§ **Scraped caption text data**:
• • •
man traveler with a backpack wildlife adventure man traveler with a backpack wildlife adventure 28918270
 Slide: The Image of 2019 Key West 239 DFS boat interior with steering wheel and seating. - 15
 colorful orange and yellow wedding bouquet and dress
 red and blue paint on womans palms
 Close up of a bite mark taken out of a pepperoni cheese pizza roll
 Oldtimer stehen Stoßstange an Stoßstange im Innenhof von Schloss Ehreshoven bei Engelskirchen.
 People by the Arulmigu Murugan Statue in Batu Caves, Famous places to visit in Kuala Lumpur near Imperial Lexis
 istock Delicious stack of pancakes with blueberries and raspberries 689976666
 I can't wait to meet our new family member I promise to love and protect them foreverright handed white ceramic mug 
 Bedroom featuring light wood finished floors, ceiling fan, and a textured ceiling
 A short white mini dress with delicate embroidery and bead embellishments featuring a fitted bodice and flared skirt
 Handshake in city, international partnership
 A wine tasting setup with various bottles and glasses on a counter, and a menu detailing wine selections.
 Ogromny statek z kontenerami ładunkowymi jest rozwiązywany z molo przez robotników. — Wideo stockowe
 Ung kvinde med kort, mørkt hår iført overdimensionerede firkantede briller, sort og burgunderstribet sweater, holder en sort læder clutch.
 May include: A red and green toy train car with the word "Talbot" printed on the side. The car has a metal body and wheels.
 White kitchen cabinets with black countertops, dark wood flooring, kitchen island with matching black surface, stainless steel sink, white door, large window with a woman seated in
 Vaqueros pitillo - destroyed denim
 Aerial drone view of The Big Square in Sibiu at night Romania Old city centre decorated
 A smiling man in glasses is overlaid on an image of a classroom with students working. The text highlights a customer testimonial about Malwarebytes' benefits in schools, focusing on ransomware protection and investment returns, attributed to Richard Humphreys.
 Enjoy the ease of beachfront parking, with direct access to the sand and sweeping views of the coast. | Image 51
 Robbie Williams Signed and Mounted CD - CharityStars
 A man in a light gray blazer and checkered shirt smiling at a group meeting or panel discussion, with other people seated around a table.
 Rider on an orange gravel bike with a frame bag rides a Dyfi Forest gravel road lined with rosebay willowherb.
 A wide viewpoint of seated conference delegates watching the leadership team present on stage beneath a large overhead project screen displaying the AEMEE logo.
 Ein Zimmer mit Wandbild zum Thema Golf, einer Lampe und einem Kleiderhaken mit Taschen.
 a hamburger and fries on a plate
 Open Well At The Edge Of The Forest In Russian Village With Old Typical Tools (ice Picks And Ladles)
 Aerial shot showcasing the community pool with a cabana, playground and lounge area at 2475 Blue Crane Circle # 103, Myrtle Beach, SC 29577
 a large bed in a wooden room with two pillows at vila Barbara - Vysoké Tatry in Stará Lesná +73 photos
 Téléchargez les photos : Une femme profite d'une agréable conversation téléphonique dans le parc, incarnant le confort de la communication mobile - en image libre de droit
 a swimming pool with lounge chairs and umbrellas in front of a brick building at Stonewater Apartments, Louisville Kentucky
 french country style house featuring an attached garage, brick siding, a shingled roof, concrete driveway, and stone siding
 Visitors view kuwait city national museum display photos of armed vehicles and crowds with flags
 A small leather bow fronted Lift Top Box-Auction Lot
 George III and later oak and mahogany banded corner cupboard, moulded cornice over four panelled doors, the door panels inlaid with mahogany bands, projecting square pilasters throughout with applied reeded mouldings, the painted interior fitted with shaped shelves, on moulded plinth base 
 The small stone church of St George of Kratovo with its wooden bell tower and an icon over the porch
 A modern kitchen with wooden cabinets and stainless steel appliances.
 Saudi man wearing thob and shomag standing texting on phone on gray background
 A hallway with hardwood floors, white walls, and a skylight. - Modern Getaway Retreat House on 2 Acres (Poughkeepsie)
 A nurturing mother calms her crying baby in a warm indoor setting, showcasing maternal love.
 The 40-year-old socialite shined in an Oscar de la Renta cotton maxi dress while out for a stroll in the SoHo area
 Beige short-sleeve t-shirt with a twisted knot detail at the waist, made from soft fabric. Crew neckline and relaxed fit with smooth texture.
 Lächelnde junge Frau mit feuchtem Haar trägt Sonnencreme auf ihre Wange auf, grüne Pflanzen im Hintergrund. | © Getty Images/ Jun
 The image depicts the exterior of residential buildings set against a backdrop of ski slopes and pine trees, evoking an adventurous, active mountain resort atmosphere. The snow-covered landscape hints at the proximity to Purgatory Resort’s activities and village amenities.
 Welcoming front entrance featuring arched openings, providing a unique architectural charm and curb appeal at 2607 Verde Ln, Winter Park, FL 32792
• • •
§ **Problem requirements**: Repeat all of the entries above exactly.

§ **Solved exercise**:
man traveler with a backpack wildlife adventure man traveler with a backpack wildlife adventure 28918270
 Slide: The Image of 2019 Key West 239 DFS boat interior with steering wheel and seating. - 15
 colorful orange and yellow wedding bouquet and dress
 red and blue paint on womans palms
 Close up of a bite mark taken out of a pepperoni cheese pizza roll
 Oldtimer stehen Stoßstange an Stoßstange im Innenhof von Schloss Ehreshoven bei Engelskirchen.
 People by the Arulmigu Murugan Statue in Batu Caves, Famous places to visit in Kuala Lumpur near Imperial Lexis
 istock Delicious stack of pancakes with blueberries and raspberries 689976666
 I can't wait to meet our new family member I promise to love and protect them foreverright handed white ceramic mug 
 Bedroom featuring light wood finished floors, ceiling fan, and a textured ceiling
 A short white mini dress with delicate embroidery and bead embellishments featuring a fitted bodice and flared skirt
 Handshake in city, international partnership
 A wine tasting setup with various bottles and glasses on a counter, and a menu detailing wine selections.
 Ogromny statek z kontenerami ładunkowymi jest rozwiązywany z molo przez robotników. — Wideo stockowe
 Ung kvinde med kort, mørkt hår iført overdimensionerede firkantede briller, sort og burgunderstribet sweater, holder en sort læder clutch.
 May include: A red and green toy train car with the word "Talbot" printed on the side. The car has a metal body and wheels.
 White kitchen cabinets with black countertops, dark wood flooring, kitchen island with matching black surface, stainless steel sink, white door, large window with a woman seated in
 Vaqueros pitillo - destroyed denim
 Aerial drone view of The Big Square in Sibiu at night Romania Old city centre decorated
 A smiling man in glasses is overlaid on an image of a classroom with students working. The text highlights a customer testimonial about Malwarebytes' benefits in schools, focusing on ransomware protection and investment returns, attributed to Richard Humphreys.
 Enjoy the ease of beachfront parking, with direct access to the sand and sweeping views of the coast. | Image 51
 Robbie Williams Signed and Mounted CD - CharityStars
 A man in a light gray blazer and checkered shirt smiling at a group meeting or panel discussion, with other people seated around a table.
 Rider on an orange gravel bike with a frame bag rides a Dyfi Forest gravel road lined with rosebay willowherb.
 A wide viewpoint of seated conference delegates watching the leadership team present on stage beneath a large overhead project screen displaying the AEMEE logo.
 Ein Zimmer mit Wandbild zum Thema Golf, einer Lampe und einem Kleiderhaken mit Taschen.
 a hamburger and fries on a plate
 Open Well At The Edge Of The Forest In Russian Village With Old Typical Tools (ice Picks And Ladles)
 Aerial shot showcasing the community pool with a cabana, playground and lounge area at 2475 Blue Crane Circle # 103, Myrtle Beach, SC 29577
 a large bed in a wooden room with two pillows at vila Barbara - Vysoké Tatry in Stará Lesná +73 photos
 Téléchargez les photos : Une femme profite d'une agréable conversation téléphonique dans le parc, incarnant le confort de la communication mobile - en image libre de droit
 a swimming pool with lounge chairs and umbrellas in front of a brick building at Stonewater Apartments, Louisville Kentucky
 french country style house featuring an attached garage, brick siding, a shingled roof, concrete driveway, and stone siding
 Visitors view kuwait city national museum display photos of armed vehicles and crowds with flags
 A small leather bow fronted Lift Top Box-Auction Lot
 George III and later oak and mahogany banded corner cupboard, moulded cornice over four panelled doors, the door panels inlaid with mahogany bands, projecting square pilasters throughout with applied reeded mouldings, the painted interior fitted with shaped shelves, on moulded plinth base 
 The small stone church of St George of Kratovo with its wooden bell tower and an icon over the porch
 A modern kitchen with wooden cabinets and stainless steel appliances.
 Saudi man wearing thob and shomag standing texting on phone on gray background
 A hallway with hardwood floors, white walls, and a skylight. - Modern Getaway Retreat House on 2 Acres (Poughkeepsie)
 A nurturing mother calms her crying baby in a warm indoor setting, showcasing maternal love.
 The 40-year-old socialite shined in an Oscar de la Renta cotton maxi dress while out for a stroll in the SoHo area
 Beige short-sleeve t-shirt with a twisted knot detail at the waist, made from soft fabric. Crew neckline and relaxed fit with smooth texture.
 Lächelnde junge Frau mit feuchtem Haar trägt Sonnencreme auf ihre Wange auf, grüne Pflanzen im Hintergrund. | © Getty Images/ Jun
 The image depicts the exterior of residential buildings set against a backdrop of ski slopes and pine trees, evoking an adventurous, active mountain resort atmosphere. The snow-covered landscape hints at the proximity to Purgatory Resort’s activities and village amenities.
 Welcoming front entrance featuring arched openings, providing a unique architectural charm and curb appeal at 2607 Verde Ln, Winter Park, FL 32792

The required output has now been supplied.